The political discussion about the future of Uganda’s piloted Senior Citizen’s Grant has progressed to how the pension can be introduced nationally, an event heard last night.

The Hon. Flavia Kabahenda Rwabuhoro, speaking at the London event, revealed how the political argument in Uganda was won to secure the cabinet’s approval of Government funding to gradually take on the financing of 15 piloted districts, while extending it to 40 more of Uganda’s 112 districts.

Rwabuhoro, the founding chairperson and coordinator of the Uganda Parliamentary Forum on Social Protection, which a quarter of MPs are members of, said that the forum had provided a platform to build political will. She said that the ministry of finance had been impressed by evidence on the economic impacts contained in a report.

This point was emphasised in a keynote speech at the Age International, Development Pathways and Help Age event by Hon. Alex Ndeezi, MP for persons with disabilities and chairperson of the sessional committee on gender, labour and social development. “This is not charity, this is an investment,” he said.

The argument was not only made on economic grounds, however: Rwabuhoro gave an insight into the political dynamics that created momentum for the extension of the Senior Citizen’s Grant. “Many MPs lost their seats in the last elections where they had not brought the Senior Citizen’s Grant to their communities.

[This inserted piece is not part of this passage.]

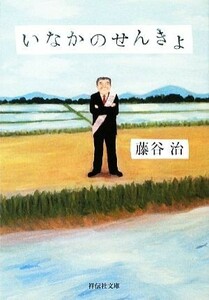 いなかのせんきょ 祥伝社文庫／藤谷治【著】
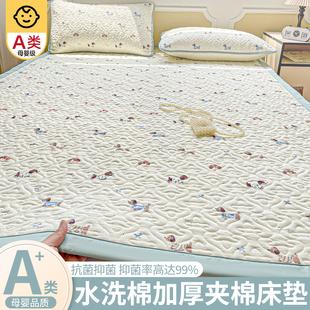 床垫软垫褥子家用卧室垫被薄款 棉絮单人垫子180x200床铺底床护垫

People had seen the benefits in neighbouring districts, and attributed the fact that it was not introduced in their areas to their leaders."

“The new MPs are not going to risk the same happening to them.” The fact that the grant, piloted from 2011 with support from DfID and Irish Aid, has also increasingly become associated with President Yoweri Museveni had also proved pivotal, she added, and the argument was now about how to introduce the SCG nationwide, while support from DfID and Irish Aid gradually reduces. "Members of Parliament are saying it must be everywhere... the debate now is national roll-out."

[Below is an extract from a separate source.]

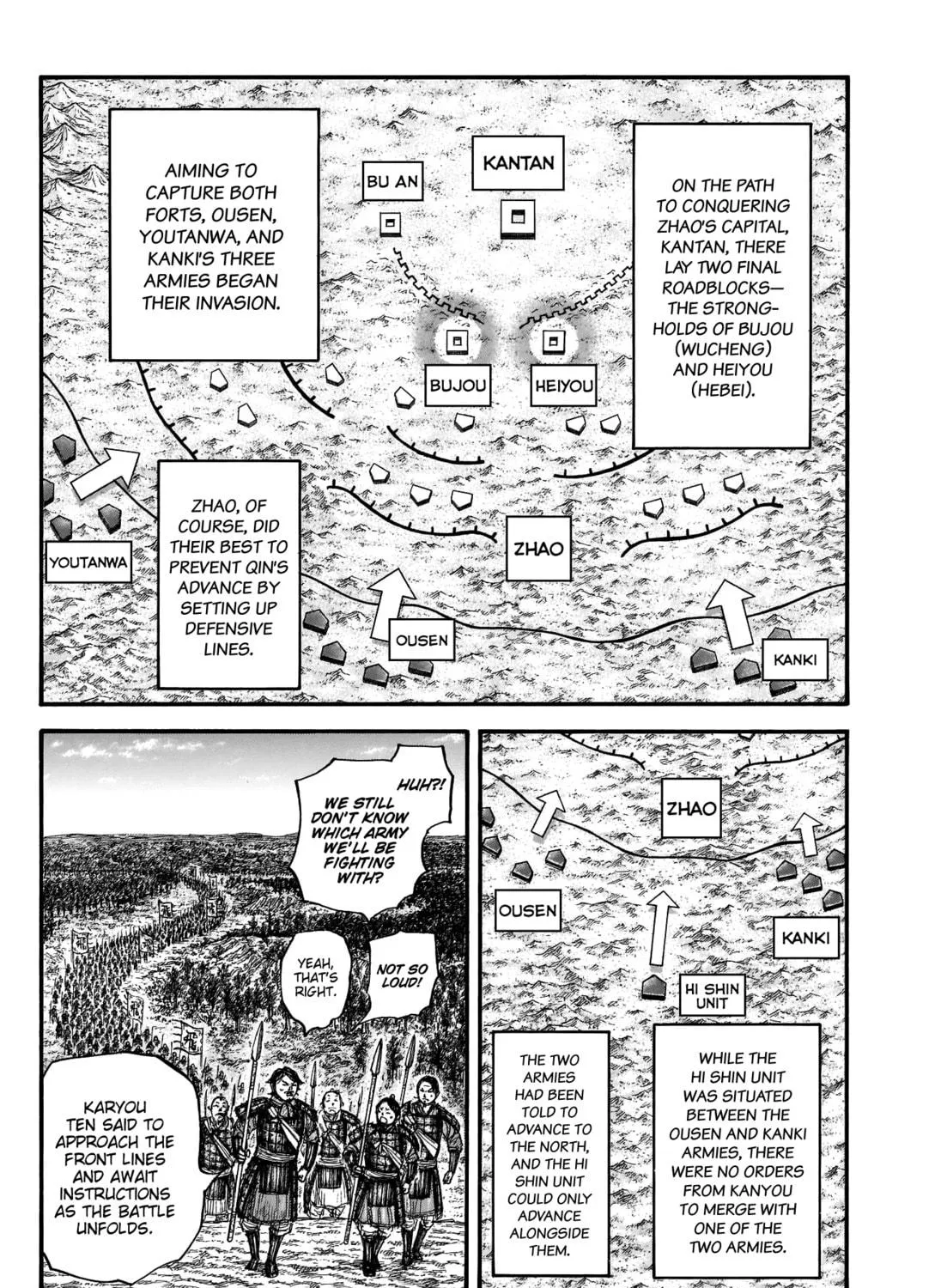 Kingdom Chapter 674 page 17 -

The event also heard from Bjorn Gelders, Development Pathways Senior Social Protection Specialist, who outlined the multiplier effects for the economy, and Charles Knox-Vydmanov, Global Advisor on Social Protection at Help Age.

Knox-Vydmanov said that national leaderships advancing inclusive social protection had received political benefit, while targeted schemes tended not to gain national ownership. In questions afterwards, a representative from Irish Aid said that the grant was an example of a programme that was helping the vulnerable.